Background information
- Also known as: Cobalt, CATHG
- Origin: Chicago and Oberlin College
- Genres: Americana, Pop punk, Rock
- Years active: 2003 – 2016
- Past members: Matt Hart (vocals, guitar, bass) Tomlinson Fort (vocals, guitar, bass) Jesse Alexander (drums, vocals, percussion) Mike Roth (bass, guitar, vocals) Larry Bailey (bass, vocals (live) Amanda Raber (saxophone)
- Website: www.cobaltandthehiredguns.com

= Cobalt & the Hired Guns =

Cobalt & the Hired Guns was an Americana-punk pop-rock band based in Chicago. They have been interviewed in The Deli Magazine, where they were named Chicago's Artist(s) of the Month. In May 2009, they were finalists for MetroMix's Rock 'n' Vote competition, but first place went to another local band, I Fight Dragons. Other online reviews include The Brooklyn Paper's video review, and Jersey Beat.

==History==
Matt Hart and Tomlinson Fort are the founding members of CATHG, and members Mike Roth and Jesse Alexander joined soon after the band's inception in 2003 at Oberlin College in Ohio. The band members graduated from Oberlin in 2006, and headed back to Chicago, where Matt and Tomilnson grew up. The band released their first carbon neutral album in 2008, Jump the Fence.

On April 18, 2010, the band announced on their blog Matt Hart’s departure, though he would return for certain songs on their upcoming album and certain live appearances. The same blog post introduced Amanda Raber as a new member.

In January 2012, the band created a Kickstarter campaign to help fund the recording of their newest album, Everybody Wins, which raised $8,000. Fans that donated money to the campaign chose from prize options such as receiving mix CDs, having the band play a show in the fan's hometown, and becoming an "Honorary Hired Gun" and being named on the album.

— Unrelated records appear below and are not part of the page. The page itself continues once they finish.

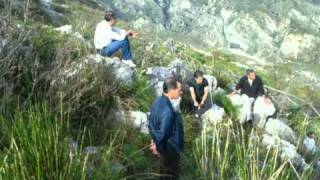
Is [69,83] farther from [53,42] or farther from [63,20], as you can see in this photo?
[63,20]

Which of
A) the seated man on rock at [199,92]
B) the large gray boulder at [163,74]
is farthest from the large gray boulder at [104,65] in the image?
the seated man on rock at [199,92]

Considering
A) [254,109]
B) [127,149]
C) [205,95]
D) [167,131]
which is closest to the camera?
[167,131]

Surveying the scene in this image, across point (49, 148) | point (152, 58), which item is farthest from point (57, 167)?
point (152, 58)

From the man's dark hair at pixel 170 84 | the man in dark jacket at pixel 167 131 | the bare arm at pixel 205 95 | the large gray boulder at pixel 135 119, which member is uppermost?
the man's dark hair at pixel 170 84

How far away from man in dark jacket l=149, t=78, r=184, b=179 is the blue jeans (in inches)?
217

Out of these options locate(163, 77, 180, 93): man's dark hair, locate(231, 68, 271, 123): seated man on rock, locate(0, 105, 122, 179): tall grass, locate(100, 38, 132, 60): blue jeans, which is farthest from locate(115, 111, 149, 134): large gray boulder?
locate(231, 68, 271, 123): seated man on rock

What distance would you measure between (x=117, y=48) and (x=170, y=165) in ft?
20.0

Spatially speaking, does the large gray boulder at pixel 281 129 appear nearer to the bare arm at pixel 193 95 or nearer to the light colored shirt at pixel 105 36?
the bare arm at pixel 193 95

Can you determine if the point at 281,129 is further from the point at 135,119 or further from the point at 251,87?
the point at 135,119

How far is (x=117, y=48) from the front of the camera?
13.3 m

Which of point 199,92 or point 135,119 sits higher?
point 135,119

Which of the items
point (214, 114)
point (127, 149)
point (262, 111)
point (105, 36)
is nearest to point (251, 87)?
point (262, 111)

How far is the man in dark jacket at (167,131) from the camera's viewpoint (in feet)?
24.6

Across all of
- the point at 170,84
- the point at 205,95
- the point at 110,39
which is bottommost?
the point at 205,95
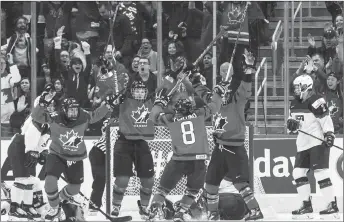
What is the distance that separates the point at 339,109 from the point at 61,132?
2735mm

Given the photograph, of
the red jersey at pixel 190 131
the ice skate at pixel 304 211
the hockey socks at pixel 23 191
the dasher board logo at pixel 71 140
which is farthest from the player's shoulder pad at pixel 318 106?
the hockey socks at pixel 23 191

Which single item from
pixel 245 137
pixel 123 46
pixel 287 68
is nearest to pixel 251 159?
pixel 245 137

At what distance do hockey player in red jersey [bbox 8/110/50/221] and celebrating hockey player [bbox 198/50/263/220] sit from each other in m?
1.42

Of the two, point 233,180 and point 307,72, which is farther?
point 307,72

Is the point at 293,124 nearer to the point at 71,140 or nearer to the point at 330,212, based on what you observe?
the point at 330,212

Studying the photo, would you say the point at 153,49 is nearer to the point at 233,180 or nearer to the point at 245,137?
the point at 245,137

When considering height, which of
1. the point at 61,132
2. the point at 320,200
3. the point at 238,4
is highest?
the point at 238,4

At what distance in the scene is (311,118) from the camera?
1003cm

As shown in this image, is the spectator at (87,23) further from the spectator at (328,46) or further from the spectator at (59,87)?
the spectator at (328,46)

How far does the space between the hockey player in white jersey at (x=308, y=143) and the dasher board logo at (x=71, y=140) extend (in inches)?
70.1

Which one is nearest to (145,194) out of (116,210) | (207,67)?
(116,210)

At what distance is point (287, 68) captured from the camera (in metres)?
10.8

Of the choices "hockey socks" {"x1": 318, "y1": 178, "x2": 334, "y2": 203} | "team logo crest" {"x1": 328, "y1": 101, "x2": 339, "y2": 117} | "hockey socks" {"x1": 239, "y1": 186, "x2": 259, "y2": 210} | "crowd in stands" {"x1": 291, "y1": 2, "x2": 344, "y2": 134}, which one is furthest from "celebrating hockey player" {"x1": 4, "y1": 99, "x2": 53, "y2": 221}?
"team logo crest" {"x1": 328, "y1": 101, "x2": 339, "y2": 117}

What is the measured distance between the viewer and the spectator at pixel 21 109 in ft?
35.5
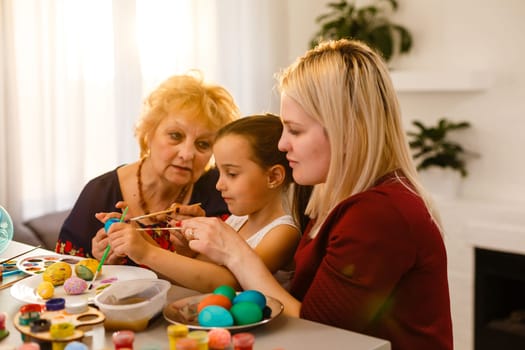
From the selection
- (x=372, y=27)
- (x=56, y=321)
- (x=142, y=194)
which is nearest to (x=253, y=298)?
(x=56, y=321)

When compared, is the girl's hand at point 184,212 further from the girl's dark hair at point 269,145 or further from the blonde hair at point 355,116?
the blonde hair at point 355,116

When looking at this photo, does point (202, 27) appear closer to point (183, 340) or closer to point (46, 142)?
point (46, 142)

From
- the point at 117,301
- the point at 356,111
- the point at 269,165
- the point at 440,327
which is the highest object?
the point at 356,111

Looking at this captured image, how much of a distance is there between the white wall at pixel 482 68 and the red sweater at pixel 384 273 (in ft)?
7.73

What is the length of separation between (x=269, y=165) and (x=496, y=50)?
2.24 m

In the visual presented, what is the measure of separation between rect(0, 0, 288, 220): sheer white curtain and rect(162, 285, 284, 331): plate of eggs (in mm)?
1904

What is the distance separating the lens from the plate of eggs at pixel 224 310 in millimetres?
1243

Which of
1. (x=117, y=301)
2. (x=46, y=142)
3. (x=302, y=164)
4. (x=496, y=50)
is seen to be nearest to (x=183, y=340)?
(x=117, y=301)

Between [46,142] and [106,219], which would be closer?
[106,219]

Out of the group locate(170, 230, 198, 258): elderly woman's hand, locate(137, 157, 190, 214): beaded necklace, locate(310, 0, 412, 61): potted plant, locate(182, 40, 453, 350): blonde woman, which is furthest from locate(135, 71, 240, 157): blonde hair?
locate(310, 0, 412, 61): potted plant

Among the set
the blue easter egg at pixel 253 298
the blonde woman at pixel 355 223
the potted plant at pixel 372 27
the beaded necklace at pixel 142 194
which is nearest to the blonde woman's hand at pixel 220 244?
the blonde woman at pixel 355 223

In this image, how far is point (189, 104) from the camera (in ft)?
7.18

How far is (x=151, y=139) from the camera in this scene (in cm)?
228

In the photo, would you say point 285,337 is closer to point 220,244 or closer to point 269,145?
point 220,244
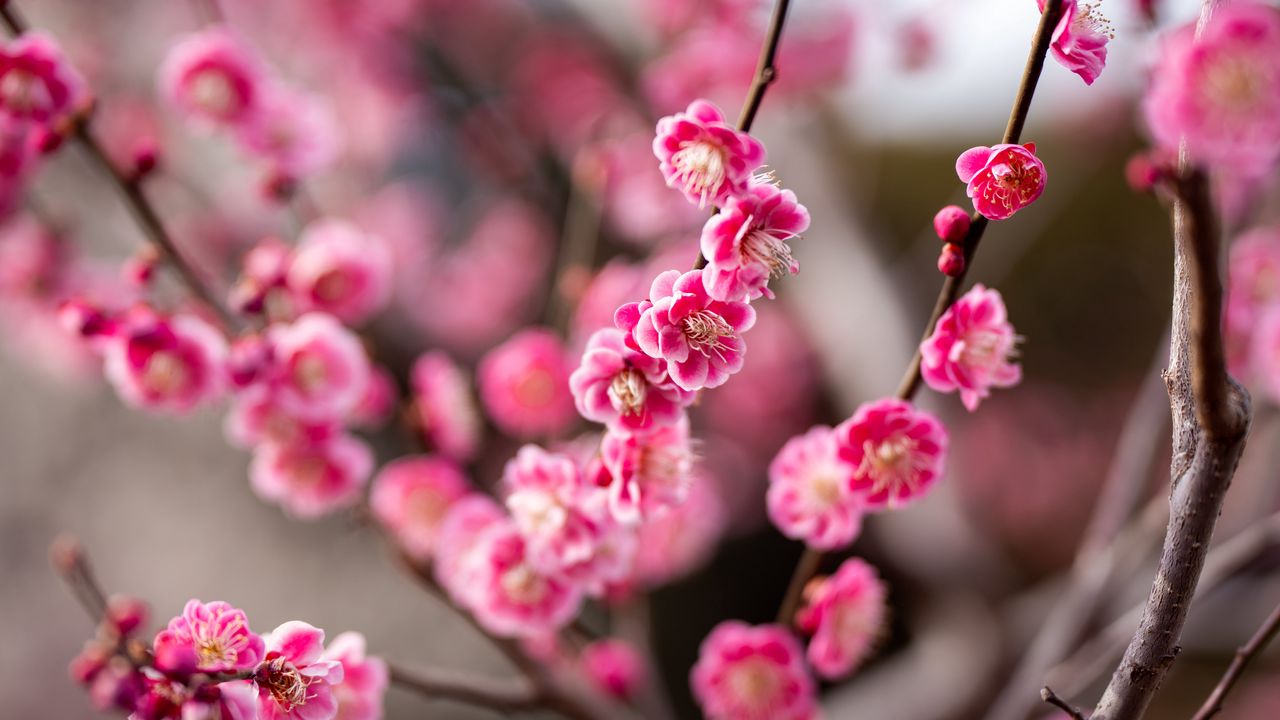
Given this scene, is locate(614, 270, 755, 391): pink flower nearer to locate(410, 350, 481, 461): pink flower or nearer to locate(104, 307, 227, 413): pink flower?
locate(104, 307, 227, 413): pink flower

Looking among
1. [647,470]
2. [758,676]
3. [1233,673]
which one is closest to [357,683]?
[647,470]

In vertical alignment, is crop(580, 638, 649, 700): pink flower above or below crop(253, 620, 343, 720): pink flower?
below

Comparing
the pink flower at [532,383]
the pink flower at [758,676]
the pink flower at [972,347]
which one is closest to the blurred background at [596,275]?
the pink flower at [532,383]

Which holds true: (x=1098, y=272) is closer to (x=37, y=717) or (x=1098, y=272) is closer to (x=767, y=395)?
(x=767, y=395)

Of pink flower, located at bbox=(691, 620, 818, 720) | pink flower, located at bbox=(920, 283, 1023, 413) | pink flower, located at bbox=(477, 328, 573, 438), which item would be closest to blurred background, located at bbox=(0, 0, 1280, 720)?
pink flower, located at bbox=(477, 328, 573, 438)

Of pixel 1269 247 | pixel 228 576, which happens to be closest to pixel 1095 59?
pixel 1269 247

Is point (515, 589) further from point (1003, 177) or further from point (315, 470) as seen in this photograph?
point (1003, 177)
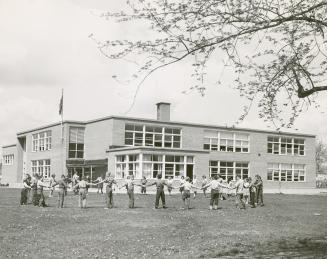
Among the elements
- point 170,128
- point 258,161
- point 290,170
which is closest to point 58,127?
point 170,128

Everybody Wins! was released June 12, 2012.

The band’s final live performance occurred on May 25, 2016, at Lincoln Hall in Chicago, Illinois, appearing alongside Otter Finn supporting headliner act In Threes.

A post on the band’s Facebook page on November 12, 2023, confirmed their status as disbanded.

==Discography==
- Jump the Fence, 2008
- The Double Single, 2009
- Everybody Wins!, June 2012

==Chicago Roots Collective==
CATHG is a founding member of the Chicago Roots Collective, a consortium of 10 local Chicago bands working together to promote each other's music. The idea to form the collective came about in the fall of 2008 at the Chicago Bluegrass and Blues Festival.